**Directions**: Print all of the data exactly.

──────── Available data

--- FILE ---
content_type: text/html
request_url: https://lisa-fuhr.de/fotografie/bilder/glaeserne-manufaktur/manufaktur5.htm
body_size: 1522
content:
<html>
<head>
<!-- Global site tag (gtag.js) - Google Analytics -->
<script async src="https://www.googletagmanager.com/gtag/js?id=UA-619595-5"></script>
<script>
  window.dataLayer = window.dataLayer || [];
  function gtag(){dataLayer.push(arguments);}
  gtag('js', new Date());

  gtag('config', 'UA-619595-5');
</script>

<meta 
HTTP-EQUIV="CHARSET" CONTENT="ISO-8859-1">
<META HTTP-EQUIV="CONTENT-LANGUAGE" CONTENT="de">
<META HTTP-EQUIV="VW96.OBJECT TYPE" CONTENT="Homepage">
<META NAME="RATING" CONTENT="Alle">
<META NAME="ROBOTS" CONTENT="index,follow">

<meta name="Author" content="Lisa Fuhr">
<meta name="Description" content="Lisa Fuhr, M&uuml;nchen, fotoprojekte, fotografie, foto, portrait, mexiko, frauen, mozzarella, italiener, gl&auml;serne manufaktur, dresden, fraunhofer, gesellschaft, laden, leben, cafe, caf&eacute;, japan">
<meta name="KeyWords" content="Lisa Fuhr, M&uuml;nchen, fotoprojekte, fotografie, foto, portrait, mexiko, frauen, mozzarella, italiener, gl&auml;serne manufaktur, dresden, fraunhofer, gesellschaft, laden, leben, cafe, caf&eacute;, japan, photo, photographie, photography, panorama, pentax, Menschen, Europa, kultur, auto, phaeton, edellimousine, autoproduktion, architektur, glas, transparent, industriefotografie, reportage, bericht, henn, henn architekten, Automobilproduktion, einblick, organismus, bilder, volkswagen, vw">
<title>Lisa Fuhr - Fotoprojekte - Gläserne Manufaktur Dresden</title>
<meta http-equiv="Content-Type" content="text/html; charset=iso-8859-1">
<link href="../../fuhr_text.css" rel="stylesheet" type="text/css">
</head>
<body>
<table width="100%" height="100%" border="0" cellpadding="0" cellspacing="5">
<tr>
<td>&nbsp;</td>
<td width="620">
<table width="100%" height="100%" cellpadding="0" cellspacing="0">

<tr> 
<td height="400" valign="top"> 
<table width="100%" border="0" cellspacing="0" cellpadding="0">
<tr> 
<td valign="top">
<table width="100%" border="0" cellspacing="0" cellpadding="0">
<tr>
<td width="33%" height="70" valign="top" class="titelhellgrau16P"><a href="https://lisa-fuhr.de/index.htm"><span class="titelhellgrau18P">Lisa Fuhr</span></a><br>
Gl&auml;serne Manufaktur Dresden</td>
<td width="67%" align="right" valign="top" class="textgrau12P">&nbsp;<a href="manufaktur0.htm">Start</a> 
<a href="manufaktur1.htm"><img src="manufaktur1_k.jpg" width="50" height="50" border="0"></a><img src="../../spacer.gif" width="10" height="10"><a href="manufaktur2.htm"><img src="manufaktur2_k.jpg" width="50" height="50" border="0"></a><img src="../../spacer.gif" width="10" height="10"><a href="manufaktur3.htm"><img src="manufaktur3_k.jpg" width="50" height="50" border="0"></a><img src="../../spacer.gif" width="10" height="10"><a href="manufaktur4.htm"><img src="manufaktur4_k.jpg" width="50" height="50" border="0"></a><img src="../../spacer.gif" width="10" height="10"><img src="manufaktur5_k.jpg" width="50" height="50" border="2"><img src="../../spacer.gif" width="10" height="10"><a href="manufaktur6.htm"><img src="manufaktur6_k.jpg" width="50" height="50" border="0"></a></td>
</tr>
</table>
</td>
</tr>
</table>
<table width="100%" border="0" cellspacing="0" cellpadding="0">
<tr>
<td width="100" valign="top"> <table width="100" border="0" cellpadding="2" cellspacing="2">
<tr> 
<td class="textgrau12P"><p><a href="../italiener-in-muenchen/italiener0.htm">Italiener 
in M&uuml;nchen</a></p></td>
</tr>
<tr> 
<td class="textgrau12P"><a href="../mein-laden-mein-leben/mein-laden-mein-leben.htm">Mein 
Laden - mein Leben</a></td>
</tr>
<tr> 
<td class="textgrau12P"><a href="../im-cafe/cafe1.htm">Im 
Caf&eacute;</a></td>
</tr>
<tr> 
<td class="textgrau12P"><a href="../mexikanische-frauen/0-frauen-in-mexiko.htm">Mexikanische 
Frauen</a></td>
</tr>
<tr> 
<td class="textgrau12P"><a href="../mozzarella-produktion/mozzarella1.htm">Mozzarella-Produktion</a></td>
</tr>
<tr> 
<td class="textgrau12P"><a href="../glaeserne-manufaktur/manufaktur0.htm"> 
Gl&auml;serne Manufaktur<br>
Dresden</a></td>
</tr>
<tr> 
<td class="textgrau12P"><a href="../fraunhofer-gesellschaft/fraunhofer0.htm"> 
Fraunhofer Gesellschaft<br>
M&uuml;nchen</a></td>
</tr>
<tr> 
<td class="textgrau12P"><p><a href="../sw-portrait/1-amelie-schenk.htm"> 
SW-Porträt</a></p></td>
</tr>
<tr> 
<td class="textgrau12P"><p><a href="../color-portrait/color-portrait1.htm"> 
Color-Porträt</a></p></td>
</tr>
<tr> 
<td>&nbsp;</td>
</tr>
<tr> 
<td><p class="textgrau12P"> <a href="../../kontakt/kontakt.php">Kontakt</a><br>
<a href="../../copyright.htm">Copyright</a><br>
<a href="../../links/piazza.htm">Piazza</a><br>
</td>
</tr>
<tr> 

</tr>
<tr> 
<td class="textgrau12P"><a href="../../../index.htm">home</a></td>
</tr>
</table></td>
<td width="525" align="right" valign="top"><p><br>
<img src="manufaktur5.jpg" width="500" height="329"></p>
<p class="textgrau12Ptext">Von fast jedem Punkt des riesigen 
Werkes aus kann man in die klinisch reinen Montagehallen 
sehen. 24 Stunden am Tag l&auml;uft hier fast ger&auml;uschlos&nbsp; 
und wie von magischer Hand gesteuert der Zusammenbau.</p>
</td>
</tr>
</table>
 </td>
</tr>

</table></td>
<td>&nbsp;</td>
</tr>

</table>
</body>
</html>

────────────────

**Solution for this problem**:
--- FILE ---
content_type: text/html
request_url: https://lisa-fuhr.de/fotografie/bilder/glaeserne-manufaktur/manufaktur5.htm
body_size: 1522
content:
<html>
<head>
<!-- Global site tag (gtag.js) - Google Analytics -->
<script async src="https://www.googletagmanager.com/gtag/js?id=UA-619595-5"></script>
<script>
  window.dataLayer = window.dataLayer || [];
  function gtag(){dataLayer.push(arguments);}
  gtag('js', new Date());

  gtag('config', 'UA-619595-5');
</script>

<meta 
HTTP-EQUIV="CHARSET" CONTENT="ISO-8859-1">
<META HTTP-EQUIV="CONTENT-LANGUAGE" CONTENT="de">
<META HTTP-EQUIV="VW96.OBJECT TYPE" CONTENT="Homepage">
<META NAME="RATING" CONTENT="Alle">
<META NAME="ROBOTS" CONTENT="index,follow">

<meta name="Author" content="Lisa Fuhr">
<meta name="Description" content="Lisa Fuhr, M&uuml;nchen, fotoprojekte, fotografie, foto, portrait, mexiko, frauen, mozzarella, italiener, gl&auml;serne manufaktur, dresden, fraunhofer, gesellschaft, laden, leben, cafe, caf&eacute;, japan">
<meta name="KeyWords" content="Lisa Fuhr, M&uuml;nchen, fotoprojekte, fotografie, foto, portrait, mexiko, frauen, mozzarella, italiener, gl&auml;serne manufaktur, dresden, fraunhofer, gesellschaft, laden, leben, cafe, caf&eacute;, japan, photo, photographie, photography, panorama, pentax, Menschen, Europa, kultur, auto, phaeton, edellimousine, autoproduktion, architektur, glas, transparent, industriefotografie, reportage, bericht, henn, henn architekten, Automobilproduktion, einblick, organismus, bilder, volkswagen, vw">
<title>Lisa Fuhr - Fotoprojekte - Gläserne Manufaktur Dresden</title>
<meta http-equiv="Content-Type" content="text/html; charset=iso-8859-1">
<link href="../../fuhr_text.css" rel="stylesheet" type="text/css">
</head>
<body>
<table width="100%" height="100%" border="0" cellpadding="0" cellspacing="5">
<tr>
<td>&nbsp;</td>
<td width="620">
<table width="100%" height="100%" cellpadding="0" cellspacing="0">

<tr> 
<td height="400" valign="top"> 
<table width="100%" border="0" cellspacing="0" cellpadding="0">
<tr> 
<td valign="top">
<table width="100%" border="0" cellspacing="0" cellpadding="0">
<tr>
<td width="33%" height="70" valign="top" class="titelhellgrau16P"><a href="https://lisa-fuhr.de/index.htm"><span class="titelhellgrau18P">Lisa Fuhr</span></a><br>
Gl&auml;serne Manufaktur Dresden</td>
<td width="67%" align="right" valign="top" class="textgrau12P">&nbsp;<a href="manufaktur0.htm">Start</a> 
<a href="manufaktur1.htm"><img src="manufaktur1_k.jpg" width="50" height="50" border="0"></a><img src="../../spacer.gif" width="10" height="10"><a href="manufaktur2.htm"><img src="manufaktur2_k.jpg" width="50" height="50" border="0"></a><img src="../../spacer.gif" width="10" height="10"><a href="manufaktur3.htm"><img src="manufaktur3_k.jpg" width="50" height="50" border="0"></a><img src="../../spacer.gif" width="10" height="10"><a href="manufaktur4.htm"><img src="manufaktur4_k.jpg" width="50" height="50" border="0"></a><img src="../../spacer.gif" width="10" height="10"><img src="manufaktur5_k.jpg" width="50" height="50" border="2"><img src="../../spacer.gif" width="10" height="10"><a href="manufaktur6.htm"><img src="manufaktur6_k.jpg" width="50" height="50" border="0"></a></td>
</tr>
</table>
</td>
</tr>
</table>
<table width="100%" border="0" cellspacing="0" cellpadding="0">
<tr>
<td width="100" valign="top"> <table width="100" border="0" cellpadding="2" cellspacing="2">
<tr> 
<td class="textgrau12P"><p><a href="../italiener-in-muenchen/italiener0.htm">Italiener 
in M&uuml;nchen</a></p></td>
</tr>
<tr> 
<td class="textgrau12P"><a href="../mein-laden-mein-leben/mein-laden-mein-leben.htm">Mein 
Laden - mein Leben</a></td>
</tr>
<tr> 
<td class="textgrau12P"><a href="../im-cafe/cafe1.htm">Im 
Caf&eacute;</a></td>
</tr>
<tr> 
<td class="textgrau12P"><a href="../mexikanische-frauen/0-frauen-in-mexiko.htm">Mexikanische 
Frauen</a></td>
</tr>
<tr> 
<td class="textgrau12P"><a href="../mozzarella-produktion/mozzarella1.htm">Mozzarella-Produktion</a></td>
</tr>
<tr> 
<td class="textgrau12P"><a href="../glaeserne-manufaktur/manufaktur0.htm"> 
Gl&auml;serne Manufaktur<br>
Dresden</a></td>
</tr>
<tr> 
<td class="textgrau12P"><a href="../fraunhofer-gesellschaft/fraunhofer0.htm"> 
Fraunhofer Gesellschaft<br>
M&uuml;nchen</a></td>
</tr>
<tr> 
<td class="textgrau12P"><p><a href="../sw-portrait/1-amelie-schenk.htm"> 
SW-Porträt</a></p></td>
</tr>
<tr> 
<td class="textgrau12P"><p><a href="../color-portrait/color-portrait1.htm"> 
Color-Porträt</a></p></td>
</tr>
<tr> 
<td>&nbsp;</td>
</tr>
<tr> 
<td><p class="textgrau12P"> <a href="../../kontakt/kontakt.php">Kontakt</a><br>
<a href="../../copyright.htm">Copyright</a><br>
<a href="../../links/piazza.htm">Piazza</a><br>
</td>
</tr>
<tr> 

</tr>
<tr> 
<td class="textgrau12P"><a href="../../../index.htm">home</a></td>
</tr>
</table></td>
<td width="525" align="right" valign="top"><p><br>
<img src="manufaktur5.jpg" width="500" height="329"></p>
<p class="textgrau12Ptext">Von fast jedem Punkt des riesigen 
Werkes aus kann man in die klinisch reinen Montagehallen 
sehen. 24 Stunden am Tag l&auml;uft hier fast ger&auml;uschlos&nbsp; 
und wie von magischer Hand gesteuert der Zusammenbau.</p>
</td>
</tr>
</table>
 </td>
</tr>

</table></td>
<td>&nbsp;</td>
</tr>

</table>
</body>
</html>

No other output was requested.